Tasks to carry out:
1. Answer these questions about the article on data mining as an audit tool:
(a) By what other name is data mining also known?
(b) What happened when the card was swiped at the second gas station?
(c) In the recent case mentioned in the last section, what probability did data mining help determine?
2. Write out the stretch of the article on data mining as an audit tool from "I use data mining" through "defined by CMS).".
3. Continue the article on data mining as an audit tool, picking up after its final sentence.

Study text:
=====
Data Mining as an Audit Tool

fcohen100Data mining is both an art and science. Roughly stated, the purpose is to extract useful information from data. Data mining has been used for many years and in a number of different ways, however it is only recently, with the advent of more powerful computers and more powerful software languages, that the practice has made significant gains in popularity - particularly when it comes to mining large databases.

Also known as predictive analytics, it is this set of methodologies that allows to recommend purchases based on what you have purchased from them (and often, from other vendors) in the past. It is predictive analytics that allows a seller to tell you that "customers who purchased this item also purchased that item."

Using data mining techniques, lenders are able to determine the probability that someone will default on a loan, allowing them to adjust interest rates based on risk. Predictive analytics also is used to conduct credit card fraud analysis in real time. I am sure that many of you at some point have received a call from your credit card company asking you to validate a "suspicious" purchase.

Issues at the Pump

Recently I went to a gas station I go to quite often to fill up, and as I usually do, I swiped my credit card at the pump. For some reason, the gas was coming out very slowly; it took more than a minute just to pump one gallon of gas, so I finished the transaction and went across the street to another gas station. This time, when I swiped my card the transaction was denied, and I had to use another credit card. Several minutes later I got a call from my credit card company asking me to verify that I had indeed attempted a purchase at that second gas station. How in the world could they have responded that quickly? Well, I conduct hundreds if not thousands of transactions a year, and when it comes to gas, when I am home they know that I normally purchase from one location.

Secondly, I rarely (if ever) purchase a gallon of gas from one location and then, within minutes, attempt to purchase gas again from another location. In this case, the credit card company used some predictive analytical algorithm to score my purchase with regard to fraud risk, and it scored high enough to invoke some action (such as putting the account on hold until I could verify the purchase). It's pretty cool stuff, actually.

The Application of Data Mining

I use data mining a lot in my work. It allows me to predict who is most likely to be an end user of my services, making my marketing efforts more efficient. In one recent case, we used data mining in order to determine the probability that a particular claim would be denied by a particular payer, giving us the opportunity to review charts in advance of billing. Regarding possible pending audits, we see potential for the use of data mining techniques, including predictive analytics, to identify "bad" claims (as defined by CMS).
=====
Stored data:
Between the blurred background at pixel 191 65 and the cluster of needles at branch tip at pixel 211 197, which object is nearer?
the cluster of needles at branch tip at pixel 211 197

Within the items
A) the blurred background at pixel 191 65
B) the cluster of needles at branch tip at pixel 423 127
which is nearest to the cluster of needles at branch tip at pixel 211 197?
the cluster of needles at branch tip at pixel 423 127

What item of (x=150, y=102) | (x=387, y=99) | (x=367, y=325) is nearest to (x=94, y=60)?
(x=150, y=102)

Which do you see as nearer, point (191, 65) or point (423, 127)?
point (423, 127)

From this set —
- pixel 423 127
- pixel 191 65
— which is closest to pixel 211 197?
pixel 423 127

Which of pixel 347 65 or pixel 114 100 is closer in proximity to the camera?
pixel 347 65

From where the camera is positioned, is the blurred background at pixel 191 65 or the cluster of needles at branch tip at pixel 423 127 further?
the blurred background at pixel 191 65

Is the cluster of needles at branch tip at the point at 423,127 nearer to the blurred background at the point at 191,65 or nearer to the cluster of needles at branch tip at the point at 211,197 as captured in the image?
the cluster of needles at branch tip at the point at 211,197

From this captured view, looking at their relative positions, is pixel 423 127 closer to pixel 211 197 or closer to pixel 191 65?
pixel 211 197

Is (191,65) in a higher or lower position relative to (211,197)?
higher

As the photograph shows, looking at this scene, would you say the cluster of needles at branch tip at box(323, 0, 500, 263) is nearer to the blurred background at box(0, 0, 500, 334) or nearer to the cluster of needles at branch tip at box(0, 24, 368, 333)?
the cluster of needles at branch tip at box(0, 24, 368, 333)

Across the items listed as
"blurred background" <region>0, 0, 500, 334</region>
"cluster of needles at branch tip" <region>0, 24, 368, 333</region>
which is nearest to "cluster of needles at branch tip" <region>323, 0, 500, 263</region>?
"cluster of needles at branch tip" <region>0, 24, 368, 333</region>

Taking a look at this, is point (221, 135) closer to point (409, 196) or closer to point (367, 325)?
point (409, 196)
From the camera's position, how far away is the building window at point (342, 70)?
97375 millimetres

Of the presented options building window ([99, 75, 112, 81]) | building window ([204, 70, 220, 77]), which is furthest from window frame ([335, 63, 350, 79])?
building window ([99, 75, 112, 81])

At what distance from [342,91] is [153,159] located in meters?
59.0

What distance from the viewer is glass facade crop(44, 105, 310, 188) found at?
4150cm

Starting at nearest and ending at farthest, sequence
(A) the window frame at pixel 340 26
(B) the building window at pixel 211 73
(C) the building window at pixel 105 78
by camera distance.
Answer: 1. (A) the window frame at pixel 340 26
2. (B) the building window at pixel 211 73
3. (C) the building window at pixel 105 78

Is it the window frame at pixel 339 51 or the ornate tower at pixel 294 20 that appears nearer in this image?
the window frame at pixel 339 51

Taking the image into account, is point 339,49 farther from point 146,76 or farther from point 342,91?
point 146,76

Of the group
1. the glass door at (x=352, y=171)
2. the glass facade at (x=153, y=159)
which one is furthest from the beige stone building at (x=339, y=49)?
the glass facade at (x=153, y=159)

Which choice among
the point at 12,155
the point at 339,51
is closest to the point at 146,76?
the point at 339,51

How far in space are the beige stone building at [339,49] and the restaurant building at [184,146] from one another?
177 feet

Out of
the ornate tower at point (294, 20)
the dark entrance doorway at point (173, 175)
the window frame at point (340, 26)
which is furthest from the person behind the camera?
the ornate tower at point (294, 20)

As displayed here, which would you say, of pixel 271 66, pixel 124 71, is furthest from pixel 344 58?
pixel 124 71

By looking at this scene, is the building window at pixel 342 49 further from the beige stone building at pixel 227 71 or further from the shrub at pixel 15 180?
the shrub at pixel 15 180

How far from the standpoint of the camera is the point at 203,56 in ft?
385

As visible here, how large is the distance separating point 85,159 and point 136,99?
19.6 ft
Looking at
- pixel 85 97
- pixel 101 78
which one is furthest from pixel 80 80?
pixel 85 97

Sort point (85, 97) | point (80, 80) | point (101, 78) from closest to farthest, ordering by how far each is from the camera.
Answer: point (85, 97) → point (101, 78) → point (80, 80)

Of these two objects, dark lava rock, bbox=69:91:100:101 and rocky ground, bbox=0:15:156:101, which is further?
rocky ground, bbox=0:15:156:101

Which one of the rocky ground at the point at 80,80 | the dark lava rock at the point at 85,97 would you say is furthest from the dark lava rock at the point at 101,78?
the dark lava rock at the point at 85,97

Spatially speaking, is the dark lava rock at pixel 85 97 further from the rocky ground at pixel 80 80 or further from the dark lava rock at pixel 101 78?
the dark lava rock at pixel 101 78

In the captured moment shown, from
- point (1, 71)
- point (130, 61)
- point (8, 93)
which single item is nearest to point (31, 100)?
=====
Answers for this exercise:
1.
(a) Predictive analytics.
(b) The transaction was denied.
(c) The probability that a particular claim would be denied by a particular payer.

2.
I use data mining a lot in my work. It allows me to predict who is most likely to be an end user of my services, making my marketing efforts more efficient. In one recent case, we used data mining in order to determine the probability that a particular claim would be denied by a particular payer, giving us the opportunity to review charts in advance of billing. Regarding possible pending audits, we see potential for the use of data mining techniques, including predictive analytics, to identify "bad" claims (as defined by CMS).

3.
Let's take a look at CERT as an example. In the most recent CERT study, it was reported that 4.5 percent of the reviewed claims were considered overpaid due to lack of medical necessity. Determination of a medical necessity denial (or overpayment) normally is defined based on documentation contained within a chart, however there are other factors that come into play. Let's say that a patient comes to the office complaining of a runny nose, itchy eyes and other symptoms that result in a diagnosis of seasonal rhinitis (ICD-9 code 477.0). Now let's say the provider codes the patient with a 99204, the second-highest level of new office visit. An audit very well may support that level of visit based on the documentation guidelines; the auditor, however, might question whether that level of E/M code (complexity of DDx) is commensurate with the level of complexity of the diagnosis. In this case, it is likely that this claim line would result in a denial due to lack of medical necessity.

Understand the issue here: there is a direct relationship between the documentation and the procedure code and the documentation and the diagnosis code, but unfortunately there is not a nexus between the procedure code and the diagnosis code - and this is where the issue of medical necessity rears its highly judgmental and elastic head.

Predicting Claims Subject to Audit

So, then, how could we possibly know ahead of time what claims have the greatest probability of being subjected to a medical necessity review? Here is where I employ predictive analytics. To start I would access the 4,500 or so claims that were determined to have been overpaid. Next I would divide the database in half. Then I would take the first group of 2,250 claims and run them through a data mining program, training a number of different algorithms. Then I would run the other 2,250 claims through these trained algorithms to see which predicted the medical necessity outcome most accurately. What I have gained now is the ability to take all of the claims from your office, run them through my data mining algorithm and spit out the claims that are most likely to be audited for medical necessity. By extension, I have created a model that uses probability to predict the likelihood that any particular claim will be subject to an audit.  Pretty cool, huh?